Man schrieb das Jahr 1871, als Jan-Jeonard Moortgat in der Region von Breendonk ein obergäriges blondes Bier präsentiert. Der Mann entsammte einer Bierbrauerfamilie und vererbte seine Leidenschaft weiter. Seine beiden Söhne Albert und Victor halfen ihm im rasch wachsenden Geschäft, vor allem in Brüssel fand sein Bier zahlreiche Freunde. Sohn Victor musste sich mehrmals wöchentlich mit Pferd und Karren auf den Weg nach Brüssel machen, um die hohe Nashfrage stillen zu können. Der Erfolg führte dazu, dass das Unternehmen bald nach Brüssel umziehen sollte.

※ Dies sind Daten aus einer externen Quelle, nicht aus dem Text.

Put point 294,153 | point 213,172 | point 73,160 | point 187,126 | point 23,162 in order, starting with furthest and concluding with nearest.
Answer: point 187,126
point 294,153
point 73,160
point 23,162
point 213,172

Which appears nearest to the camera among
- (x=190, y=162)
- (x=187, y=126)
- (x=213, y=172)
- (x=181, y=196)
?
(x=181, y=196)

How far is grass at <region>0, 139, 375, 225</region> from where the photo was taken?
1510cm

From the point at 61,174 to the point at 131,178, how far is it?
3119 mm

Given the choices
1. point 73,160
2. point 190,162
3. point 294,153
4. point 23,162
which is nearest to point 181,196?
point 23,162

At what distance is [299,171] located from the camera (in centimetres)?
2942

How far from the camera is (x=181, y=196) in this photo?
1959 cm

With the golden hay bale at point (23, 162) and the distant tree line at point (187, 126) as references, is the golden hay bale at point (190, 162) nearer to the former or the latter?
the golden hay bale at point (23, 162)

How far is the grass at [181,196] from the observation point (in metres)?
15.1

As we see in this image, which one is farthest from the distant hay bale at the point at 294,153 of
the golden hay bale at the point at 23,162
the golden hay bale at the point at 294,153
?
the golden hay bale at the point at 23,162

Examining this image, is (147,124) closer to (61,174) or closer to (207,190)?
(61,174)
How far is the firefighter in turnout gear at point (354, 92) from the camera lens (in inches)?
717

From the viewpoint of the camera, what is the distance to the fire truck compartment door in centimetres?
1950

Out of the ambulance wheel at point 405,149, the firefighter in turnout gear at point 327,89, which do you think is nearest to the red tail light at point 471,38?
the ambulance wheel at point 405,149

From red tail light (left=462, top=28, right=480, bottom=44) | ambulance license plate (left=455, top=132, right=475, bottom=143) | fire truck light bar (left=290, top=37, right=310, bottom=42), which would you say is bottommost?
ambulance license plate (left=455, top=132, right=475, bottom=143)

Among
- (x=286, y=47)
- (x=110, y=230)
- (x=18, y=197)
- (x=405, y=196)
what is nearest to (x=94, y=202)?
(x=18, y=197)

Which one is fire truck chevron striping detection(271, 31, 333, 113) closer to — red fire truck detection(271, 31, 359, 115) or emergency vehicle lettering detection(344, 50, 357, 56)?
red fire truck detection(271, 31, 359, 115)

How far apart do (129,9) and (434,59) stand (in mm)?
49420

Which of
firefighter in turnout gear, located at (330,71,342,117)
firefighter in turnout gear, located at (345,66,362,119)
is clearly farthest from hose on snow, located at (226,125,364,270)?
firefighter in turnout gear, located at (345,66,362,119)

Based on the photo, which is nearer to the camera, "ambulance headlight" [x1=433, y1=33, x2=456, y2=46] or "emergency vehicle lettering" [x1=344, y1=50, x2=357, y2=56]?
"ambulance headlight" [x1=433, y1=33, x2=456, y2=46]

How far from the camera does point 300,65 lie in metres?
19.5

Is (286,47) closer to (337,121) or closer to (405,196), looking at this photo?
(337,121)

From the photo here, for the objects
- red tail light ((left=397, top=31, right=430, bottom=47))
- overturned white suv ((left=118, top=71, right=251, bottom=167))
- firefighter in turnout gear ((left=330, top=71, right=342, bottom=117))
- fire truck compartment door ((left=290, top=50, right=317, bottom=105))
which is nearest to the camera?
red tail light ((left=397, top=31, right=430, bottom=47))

Nach dem Ersten Weltkrieg schlägt ein Freund der Familie vor, Bier nach englischer Tradition zu brauen. ”Ale“ war damals groß in Mode. Albert macht sich auf den Weg nach Schottland, von wo er – trotz des Widerstandes der örtlichen Brauer – eine Hefe mitbringt, die der Schlüssel zum Erfolg werden sollte. Und auch die heute verwendete Hefe ist gleichen Ursprungs. Der Name stammt angeblich daher, dass die Verkoster des ersten Brauvorgangs das Geschmackserlebnis als "teuflisch“ empfanden. Das »Duvel« war geboren. Man schrieb das Jahr 1923. Und das Bier war noch dunkel.

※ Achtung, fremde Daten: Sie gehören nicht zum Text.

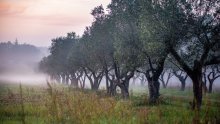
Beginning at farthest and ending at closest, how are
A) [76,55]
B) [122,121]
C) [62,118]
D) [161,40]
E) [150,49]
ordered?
[76,55] < [150,49] < [161,40] < [122,121] < [62,118]

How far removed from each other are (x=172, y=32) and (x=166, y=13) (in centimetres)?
169

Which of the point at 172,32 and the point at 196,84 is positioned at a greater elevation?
the point at 172,32

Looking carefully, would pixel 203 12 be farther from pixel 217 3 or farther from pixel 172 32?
pixel 172 32

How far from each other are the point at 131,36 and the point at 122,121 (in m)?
20.8

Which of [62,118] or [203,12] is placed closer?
[62,118]

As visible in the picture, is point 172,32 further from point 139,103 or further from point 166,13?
point 139,103

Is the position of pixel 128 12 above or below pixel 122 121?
above

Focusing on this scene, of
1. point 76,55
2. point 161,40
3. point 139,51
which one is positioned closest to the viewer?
point 161,40

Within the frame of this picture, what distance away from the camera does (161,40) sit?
2608cm

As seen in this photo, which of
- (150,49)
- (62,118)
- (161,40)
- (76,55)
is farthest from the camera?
(76,55)

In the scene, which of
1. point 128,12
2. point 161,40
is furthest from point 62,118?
point 128,12

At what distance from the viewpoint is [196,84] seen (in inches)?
1027

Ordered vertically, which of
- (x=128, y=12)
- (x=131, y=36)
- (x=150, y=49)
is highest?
(x=128, y=12)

Nach dem Zweiten Weltkrieg folgte der Wiederaufbau, die Brauerei Moortgat fand langsam in die Erfolgsspur zurück.
1965 erfolgte der Zusammenschluss mit der Brauerei Tuborg, die dänischen Brauer bringen ihr Bier in Containern nach Antwerpen, wo es in einer neuen Anlage abgefüllt wird.
Anfang der Siebziegerjahre war das neue, blonde Duvel an der belgischen Küste weit verbreitet, anschließend trat es langsam aber sicher seinen Siegeszug ins Ausland an.